**Source text:**

Re: Timeline for the Hive 0.13 release?

2014-03-04 Thread Prasanth Jayachandran

I would like HIVE-6455 and HIVE-4177 to go in the release.
HIVE-6455 - Scalable dynamic partitioning optimization (I already have a patch 
for it and is under code review)
HIVE-4177 - Support partial scan for analyze command - ORC (I will post a patch 
within this week)

Thanks
Prasanth Jayachandran

On Mar 4, 2014, at 12:13 PM, Thejas Nair the...@hortonworks.com wrote:

 I would like to include HIVE-5943/HIVE-5942 (describe role support ) and
 HIVE-6547 (metastore api - Role struct cleanup) in the release. I should
 have the patch for describe-role ready in a day or two, and for HIVE-6547
 as well this week.
 
 
 
 On Tue, Mar 4, 2014 at 11:55 AM, Harish Butani hbut...@hortonworks.comwrote:
 
 Yes sure. I am fine with porting over HIVE-5317 and dependents.
 Besides, couldn't handle 104 angry fans (uh watchers)  :)
 
 Let’s follow this procedure: if you have features that should go into
 branch-0.13 please post a message here, give the community a chance to
 voice their opinions.
 
 regards,
 Harish.
 
 
 On Mar 4, 2014, at 8:03 AM, Alan Gates ga...@hortonworks.com wrote:
 
 Sure.  I’d really like to get the work related to HIVE-5317 in 0.13.
 HIVE-5843 is patch available and hopefully can be checked in today.  There
 are several more that depend on that one and can’t be made patch available
 until then (HIVE-6060, HIVE-6319, HIVE-6460, and HIVE-5687).  I don’t want
 to hold up the branching, but are you ok with those going in after the
 branch?
 
 Alan.
 
 On Mar 3, 2014, at 7:53 PM, Harish Butani hbut...@hortonworks.com
 wrote:
 
 I plan to create the branch 5pm PST tomorrow.
 Ok with everybody?
 
 regards,
 Harish.
 
 On Feb 21, 2014, at 5:44 PM, Lefty Leverenz leftylever...@gmail.com
 wrote:
 
 That's appropriate -- let the Hive release march forth on March 4th.
 
 
 -- Lefty
 
 
 On Fri, Feb 21, 2014 at 4:04 PM, Harish Butani 
 hbut...@hortonworks.comwrote:
 
 Ok,let’s set it for March 4th .
 
 regards,
 Harish.
 
 On Feb 21, 2014, at 12:14 PM, Brock Noland br...@cloudera.com
 wrote:
 
 Might as well make it March 4th or 5th. Otherwise folks will burn
 weekend time to get patches in.
 
 On Fri, Feb 21, 2014 at 2:10 PM, Harish Butani 
 hbut...@hortonworks.com
 wrote:
 Yes makes sense.
 How about we postpone the branching until 10am PST March 3rd, which
 is
 the following Monday.
 Don’t see a point of setting the branch time to a Friday evening.

**Problem set:**
1) Translate this sentence from the Hive 0.13 release thread into Spanish: "I plan to create the branch 5pm PST tomorrow."
2) Rewrite the paragraph in the Hive 0.13 release thread that begins "Sure. I’d really like to get the work related to HIVE-5317" as a short bulleted list, keeping its main facts.
3) Write the next part of the mailing-list thread about the Hive 0.13 release timeline, picking up right after its final sentence.
The lines that come after this thread are unrelated material.

**Material:**
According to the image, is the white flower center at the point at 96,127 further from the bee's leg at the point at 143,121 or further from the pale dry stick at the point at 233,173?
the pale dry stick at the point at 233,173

**Answers for the exercise:**
1) Planeo crear la rama mañana a las 5 p. m. PST.

2)
- The writer wants the work related to HIVE-5317 in 0.13.
- HIVE-5843 is patch available and will hopefully be checked in today.
- HIVE-6060, HIVE-6319, HIVE-6460 and HIVE-5687 depend on HIVE-5843 and can't be made patch available until it is in.
- The writer doesn't want to hold up the branching and asks whether those can go in after the branch.

3)
 Do people agree?
 
 regards,
 Harish.
 
 On Feb 21, 2014, at 11:04 AM, Brock Noland br...@cloudera.com
 wrote:
 
 +1
 
 On Fri, Feb 21, 2014 at 1:02 PM, Thejas Nair 
 the...@hortonworks.com
 wrote:
 Can we wait for some few more days for the branching ? I have a
 few
 more
 security fixes that I would like to get in, and we also have a
 long
 pre-commit queue ahead right now. How about branching around
 Friday
 next
 week ?  By then hadoop 2.3 should also be out as that vote has
 been
 concluded, and we can get HIVE-6037 in as well.
 -Thejas
 
 
 
 On Sun, Feb 16, 2014 at 5:32 PM, Brock Noland br...@cloudera.com
 
 wrote:
 
 I'd love to see HIVE-6037 in the 0.13 release. I have +1'ed it
 pending
 tests.
 
 Brock
 
 On Sun, Feb 16, 2014 at 7:23 PM, Navis류승우 navis@nexr.com
 wrote:
 HIVE-6037 is for generating hive-default.template file from
 HiveConf.
 Could
 it be included in this release? If it's not, I'll suspend
 further
 rebasing
 of it till next release (conflicts too frequently).
 
 
 2014-02-16 20:38 GMT+09:00 Lefty Leverenz 
 leftylever...@gmail.com
 :
 
 I'll try to catch up on the wikidocs backlog for 0.13.0
 patches in
 time
 for
 the release.  It's a long and growing list, though, so no
 promises.
 
 Feel free to do your own documentation, or hand it off to a
 friendly
 in-house writer.
 
 -- Lefty, self-appointed Hive docs maven
 
 
 
 On Sat, Feb 15, 2014 at 1:28 PM, Thejas Nair 
 the...@hortonworks.com
 wrote:
 
 Sounds good to me.
 
 
 On Fri, Feb 14, 2014 at 7:29 PM, Harish Butani 
 hbut...@hortonworks.com
 wrote:
 
 Hi,
 
 Its mid feb. Wanted to check if the community is ready to
 cut a
 branch.
 Could we cut the branch in a week , say 5pm PST 2/21/14?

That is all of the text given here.